» **Task objective**:
Which lines in the items below contain the word "further"? Copy each of those lines in full, and count only matches with the same case.

» **Provided information**:
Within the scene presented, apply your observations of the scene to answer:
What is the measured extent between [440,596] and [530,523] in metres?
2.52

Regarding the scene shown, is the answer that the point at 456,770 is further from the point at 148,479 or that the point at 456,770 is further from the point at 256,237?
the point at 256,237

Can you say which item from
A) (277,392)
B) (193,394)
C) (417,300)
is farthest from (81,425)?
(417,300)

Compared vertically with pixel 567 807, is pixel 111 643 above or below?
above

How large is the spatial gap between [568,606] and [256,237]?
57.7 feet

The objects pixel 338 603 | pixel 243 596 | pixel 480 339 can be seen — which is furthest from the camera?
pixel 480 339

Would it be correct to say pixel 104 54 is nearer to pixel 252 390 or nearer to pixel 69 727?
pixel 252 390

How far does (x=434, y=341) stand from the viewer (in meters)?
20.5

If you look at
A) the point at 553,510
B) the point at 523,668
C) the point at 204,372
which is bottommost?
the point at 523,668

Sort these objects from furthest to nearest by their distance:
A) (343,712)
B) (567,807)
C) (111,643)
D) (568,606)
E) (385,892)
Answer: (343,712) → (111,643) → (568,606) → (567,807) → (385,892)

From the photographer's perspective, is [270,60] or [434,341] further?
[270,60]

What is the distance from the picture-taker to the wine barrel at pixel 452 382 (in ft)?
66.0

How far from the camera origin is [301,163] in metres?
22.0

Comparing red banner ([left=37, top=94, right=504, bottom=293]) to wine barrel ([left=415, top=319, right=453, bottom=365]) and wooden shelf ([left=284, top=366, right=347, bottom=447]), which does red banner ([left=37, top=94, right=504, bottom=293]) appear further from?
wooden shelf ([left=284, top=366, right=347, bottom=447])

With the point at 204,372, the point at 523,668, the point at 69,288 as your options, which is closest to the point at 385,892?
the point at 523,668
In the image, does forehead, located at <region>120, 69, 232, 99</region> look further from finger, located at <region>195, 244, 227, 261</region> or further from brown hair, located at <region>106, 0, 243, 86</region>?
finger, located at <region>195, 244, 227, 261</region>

...

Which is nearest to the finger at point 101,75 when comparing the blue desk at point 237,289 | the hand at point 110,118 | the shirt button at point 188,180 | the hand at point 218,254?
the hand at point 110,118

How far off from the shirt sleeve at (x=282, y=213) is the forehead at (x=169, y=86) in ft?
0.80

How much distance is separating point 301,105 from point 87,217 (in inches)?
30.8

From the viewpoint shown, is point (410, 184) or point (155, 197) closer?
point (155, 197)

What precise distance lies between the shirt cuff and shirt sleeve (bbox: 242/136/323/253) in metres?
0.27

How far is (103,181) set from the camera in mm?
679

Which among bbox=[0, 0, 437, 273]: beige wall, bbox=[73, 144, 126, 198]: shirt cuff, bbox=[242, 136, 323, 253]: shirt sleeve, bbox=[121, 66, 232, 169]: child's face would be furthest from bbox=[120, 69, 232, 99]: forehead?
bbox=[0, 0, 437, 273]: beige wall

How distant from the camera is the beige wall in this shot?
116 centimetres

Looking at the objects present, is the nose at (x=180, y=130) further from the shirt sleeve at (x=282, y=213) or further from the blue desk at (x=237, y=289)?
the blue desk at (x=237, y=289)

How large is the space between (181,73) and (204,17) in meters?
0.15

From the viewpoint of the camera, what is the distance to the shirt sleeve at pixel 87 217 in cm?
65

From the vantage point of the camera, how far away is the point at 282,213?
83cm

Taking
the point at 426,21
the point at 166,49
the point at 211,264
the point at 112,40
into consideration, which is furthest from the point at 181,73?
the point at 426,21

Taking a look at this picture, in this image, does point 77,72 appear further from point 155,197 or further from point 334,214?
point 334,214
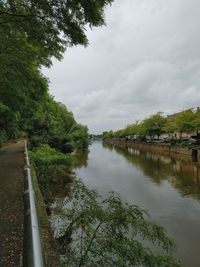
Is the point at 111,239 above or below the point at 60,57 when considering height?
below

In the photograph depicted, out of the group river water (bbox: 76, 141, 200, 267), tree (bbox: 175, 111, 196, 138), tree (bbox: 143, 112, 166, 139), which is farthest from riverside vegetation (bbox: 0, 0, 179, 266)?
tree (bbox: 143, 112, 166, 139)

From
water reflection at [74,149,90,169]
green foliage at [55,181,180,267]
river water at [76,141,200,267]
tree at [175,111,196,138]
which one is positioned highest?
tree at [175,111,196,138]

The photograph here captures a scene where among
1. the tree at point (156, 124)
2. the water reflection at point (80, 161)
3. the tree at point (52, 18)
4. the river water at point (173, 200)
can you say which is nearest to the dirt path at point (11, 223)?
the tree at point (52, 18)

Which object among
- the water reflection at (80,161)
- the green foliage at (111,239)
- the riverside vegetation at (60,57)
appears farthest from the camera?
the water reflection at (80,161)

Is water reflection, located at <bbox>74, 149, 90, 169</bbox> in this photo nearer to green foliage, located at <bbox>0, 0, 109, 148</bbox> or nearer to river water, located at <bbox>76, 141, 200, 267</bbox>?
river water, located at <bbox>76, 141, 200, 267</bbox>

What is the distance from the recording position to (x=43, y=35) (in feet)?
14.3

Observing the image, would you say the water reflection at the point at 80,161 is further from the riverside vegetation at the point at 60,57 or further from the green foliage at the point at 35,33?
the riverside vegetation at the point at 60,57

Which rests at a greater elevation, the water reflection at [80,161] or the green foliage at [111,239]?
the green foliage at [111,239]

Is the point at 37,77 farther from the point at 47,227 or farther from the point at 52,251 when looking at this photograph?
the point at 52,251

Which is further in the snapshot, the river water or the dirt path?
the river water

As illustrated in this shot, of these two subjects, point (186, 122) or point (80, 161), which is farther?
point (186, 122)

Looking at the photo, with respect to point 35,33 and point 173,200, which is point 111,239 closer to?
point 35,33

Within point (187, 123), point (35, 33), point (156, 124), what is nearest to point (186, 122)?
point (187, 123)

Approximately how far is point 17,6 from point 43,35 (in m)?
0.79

==

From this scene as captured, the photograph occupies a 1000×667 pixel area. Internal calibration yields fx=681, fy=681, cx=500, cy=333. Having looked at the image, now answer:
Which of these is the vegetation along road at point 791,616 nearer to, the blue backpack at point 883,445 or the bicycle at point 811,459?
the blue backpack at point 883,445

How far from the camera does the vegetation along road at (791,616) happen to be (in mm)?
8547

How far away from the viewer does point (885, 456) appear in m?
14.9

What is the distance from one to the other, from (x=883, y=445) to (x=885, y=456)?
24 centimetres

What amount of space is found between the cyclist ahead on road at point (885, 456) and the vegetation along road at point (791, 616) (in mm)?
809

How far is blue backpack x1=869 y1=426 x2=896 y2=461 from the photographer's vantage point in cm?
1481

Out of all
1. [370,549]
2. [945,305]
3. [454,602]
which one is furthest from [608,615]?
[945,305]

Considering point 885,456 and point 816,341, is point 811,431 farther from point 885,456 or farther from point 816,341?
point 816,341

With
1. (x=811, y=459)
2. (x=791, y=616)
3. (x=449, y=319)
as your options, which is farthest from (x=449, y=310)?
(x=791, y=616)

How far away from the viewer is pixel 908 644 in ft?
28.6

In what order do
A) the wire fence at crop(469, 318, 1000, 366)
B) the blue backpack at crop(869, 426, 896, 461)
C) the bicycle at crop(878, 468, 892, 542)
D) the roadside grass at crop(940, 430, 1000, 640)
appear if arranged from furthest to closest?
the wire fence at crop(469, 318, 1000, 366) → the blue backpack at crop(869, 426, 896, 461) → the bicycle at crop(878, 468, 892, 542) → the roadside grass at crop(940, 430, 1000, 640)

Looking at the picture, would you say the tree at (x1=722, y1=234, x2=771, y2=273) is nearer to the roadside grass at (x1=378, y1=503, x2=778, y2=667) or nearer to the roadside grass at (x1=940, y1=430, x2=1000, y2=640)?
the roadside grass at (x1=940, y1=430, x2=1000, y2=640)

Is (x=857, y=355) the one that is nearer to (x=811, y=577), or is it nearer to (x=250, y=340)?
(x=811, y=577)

» **Result**:
Regarding the scene shown, is the answer that the point at 456,770 is further from the point at 148,479 or that the point at 456,770 is further from the point at 256,237?
From the photographer's perspective, is [270,60] or [434,341] further?
Comparing red banner ([left=37, top=94, right=504, bottom=293]) to wine barrel ([left=415, top=319, right=453, bottom=365]) and wooden shelf ([left=284, top=366, right=347, bottom=447]), which does red banner ([left=37, top=94, right=504, bottom=293]) appear further from?
In the image, does forehead, located at <region>120, 69, 232, 99</region> look further from finger, located at <region>195, 244, 227, 261</region> or further from brown hair, located at <region>106, 0, 243, 86</region>?
Looking at the objects present, is the nose at (x=180, y=130) further from the shirt sleeve at (x=282, y=213) or further from the blue desk at (x=237, y=289)?
Taking a look at this picture, in this image, does point 77,72 appear further from point 155,197 or further from point 334,214?
Observing the image, would you say the water reflection at the point at 80,161 is further from the riverside vegetation at the point at 60,57 or further from the green foliage at the point at 35,33?
Which is further in the snapshot, the river water or the dirt path?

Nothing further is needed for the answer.